Republican Senator John Cornyn of Texas, Senate Republican Whip, is on record saying, “I am not one that denies that human beings have an impact on the environment, but I am sure not willing to put the federal government in charge of trying to micromanage the environment for the United States of America, nor for us to drive up the price of energy for people on fixed income, like seniors and people of modest means, by putting restrictions in place that other nations are not.”

 

Speaker of the House, John Boehner of Ohio is on record saying, “Listen, I’m not qualified to debate the science over climate change, but I am astute enough to understand that every proposal that has come out of this administration to deal with climate change involves hurting our economy and killing American jobs.

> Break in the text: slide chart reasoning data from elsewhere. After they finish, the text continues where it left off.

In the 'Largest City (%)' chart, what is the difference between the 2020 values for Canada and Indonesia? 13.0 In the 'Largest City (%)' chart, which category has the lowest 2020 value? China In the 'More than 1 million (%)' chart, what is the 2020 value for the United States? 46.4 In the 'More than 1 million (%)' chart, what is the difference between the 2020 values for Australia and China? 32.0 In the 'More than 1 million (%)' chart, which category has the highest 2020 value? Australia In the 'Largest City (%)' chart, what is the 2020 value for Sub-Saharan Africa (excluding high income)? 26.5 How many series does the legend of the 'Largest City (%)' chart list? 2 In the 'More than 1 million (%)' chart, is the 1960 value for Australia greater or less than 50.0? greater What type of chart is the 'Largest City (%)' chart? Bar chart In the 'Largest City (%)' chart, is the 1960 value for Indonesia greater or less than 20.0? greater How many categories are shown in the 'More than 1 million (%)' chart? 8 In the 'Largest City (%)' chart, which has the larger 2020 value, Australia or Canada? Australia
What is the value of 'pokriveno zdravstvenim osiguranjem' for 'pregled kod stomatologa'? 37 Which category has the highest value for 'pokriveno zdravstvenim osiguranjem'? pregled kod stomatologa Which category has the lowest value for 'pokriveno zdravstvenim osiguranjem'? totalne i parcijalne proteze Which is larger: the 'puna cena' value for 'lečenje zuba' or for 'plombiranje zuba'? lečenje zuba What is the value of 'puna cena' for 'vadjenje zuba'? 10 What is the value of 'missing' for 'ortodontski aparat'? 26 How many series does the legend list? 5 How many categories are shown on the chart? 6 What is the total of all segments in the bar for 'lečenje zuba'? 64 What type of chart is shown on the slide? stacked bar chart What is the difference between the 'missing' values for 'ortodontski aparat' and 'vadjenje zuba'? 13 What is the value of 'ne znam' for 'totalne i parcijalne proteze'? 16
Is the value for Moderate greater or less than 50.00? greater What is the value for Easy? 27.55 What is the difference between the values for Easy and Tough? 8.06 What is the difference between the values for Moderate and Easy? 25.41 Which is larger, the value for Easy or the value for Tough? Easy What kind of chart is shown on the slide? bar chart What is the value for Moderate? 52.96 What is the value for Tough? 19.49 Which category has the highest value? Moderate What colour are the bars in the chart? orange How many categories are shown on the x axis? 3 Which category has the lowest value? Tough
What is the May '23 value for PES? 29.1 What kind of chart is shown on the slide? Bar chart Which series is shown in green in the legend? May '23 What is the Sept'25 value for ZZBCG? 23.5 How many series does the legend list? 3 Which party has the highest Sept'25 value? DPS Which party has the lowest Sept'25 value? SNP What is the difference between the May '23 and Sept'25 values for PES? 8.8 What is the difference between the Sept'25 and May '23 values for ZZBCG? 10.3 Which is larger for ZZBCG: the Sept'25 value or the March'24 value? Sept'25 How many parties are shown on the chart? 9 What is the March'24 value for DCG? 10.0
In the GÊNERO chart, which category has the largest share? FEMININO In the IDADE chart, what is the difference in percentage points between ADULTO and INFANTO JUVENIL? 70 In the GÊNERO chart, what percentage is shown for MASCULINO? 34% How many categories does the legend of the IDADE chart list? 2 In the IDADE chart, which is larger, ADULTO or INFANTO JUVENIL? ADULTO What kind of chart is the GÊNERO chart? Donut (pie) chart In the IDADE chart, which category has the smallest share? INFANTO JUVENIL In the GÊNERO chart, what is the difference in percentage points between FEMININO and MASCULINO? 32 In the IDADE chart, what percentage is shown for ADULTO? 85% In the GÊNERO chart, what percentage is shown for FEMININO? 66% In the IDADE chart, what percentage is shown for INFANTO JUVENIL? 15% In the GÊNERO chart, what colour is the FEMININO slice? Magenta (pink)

That can’t be the prescription for dealing with changes in our climate.”

 

Fred Upton, Republican Representative from Michigan will continue to head the House Energy and Commerce Committee.  In 2011, he authored the bill called the Energy Tax Prevention Act, which sought to keep the EPA from regulating greenhouse gases or to consider the emission of greenhouse gases in any discussion of climate change.  He denies that any changes to climate are caused by human activities.  His earlier bill failed in the split Congress.  We can assume that he will try again to derail any serious attempt to address climate change.

 

Rob Bishop, Republican Representative from Utah will probably become the Chairman of the House Committee on Natural Resources.  He is solidly behind the fossil fuel industry, solidly against any attempt to rein in climate change, and calls climate change science “contaminated science.”  He is on record against the EPA’s attempts to regulate greenhouse gases.

 

Senator Marco Rubio, Republican from Florida, and a possible 2016 presidential candidate, makes no bones about his disbelief in climate change, saying, “I don’t agree with the notion that some are putting out there, including scientists, that somehow there are actions we can take today that would actually have an impact on what’s happening in our climate,” he said in a May interview on ABC News: “Our climate is always changing. And what they have chosen to do is take a handful of decades of research and say that this is now evidence of a longer-term trend that’s directly and almost solely attributable to man-made activity. I do not agree with that.

 

I do not believe that human activity is causing these dramatic changes to our climate the way these scientists are portraying it. That’s what I do not – and I do not believe that the laws that they propose we pass will do anything about it. Except it will destroy our economy.”

 

So Senator Rubio thinks that a “handful of decades of research” can’t possibly indicate a trend.  Does he deny that a few decades of research on birthrates cannot be used to predict births?  Does he deny that a few decades of research on household incomes cannot be used to predict spending?  Does he deny that a few decades of research on our current account balance can be used to predict trade with foreign countries?  Does he deny that a few decades of research on housing starts can be used to help predict housing starts in the future?  I’ll stop now.

 

I could go on and talk about Rand Paul, Paul Ryan, Ted Cruz and many others, but it would just make a gloomy situation gloomier.

 

But for any meaningful efforts to curb the worst outcomes of climate change, our democracy has to get on board.  And the side that is funded and lobbied by the fossil fuel industry and the utilities will keep on fighting those of us who not only know the right answer on this issue, but are willing to say it out loud.  They should be ashamed at taking money from industries that are wrecking our planet.  History will not be kind to this era in the United States.  But, by the time history is written, much irreversible damage will have been done.  There must be a way to have those who are willfully blocking efforts to fight climate change pay for the damage.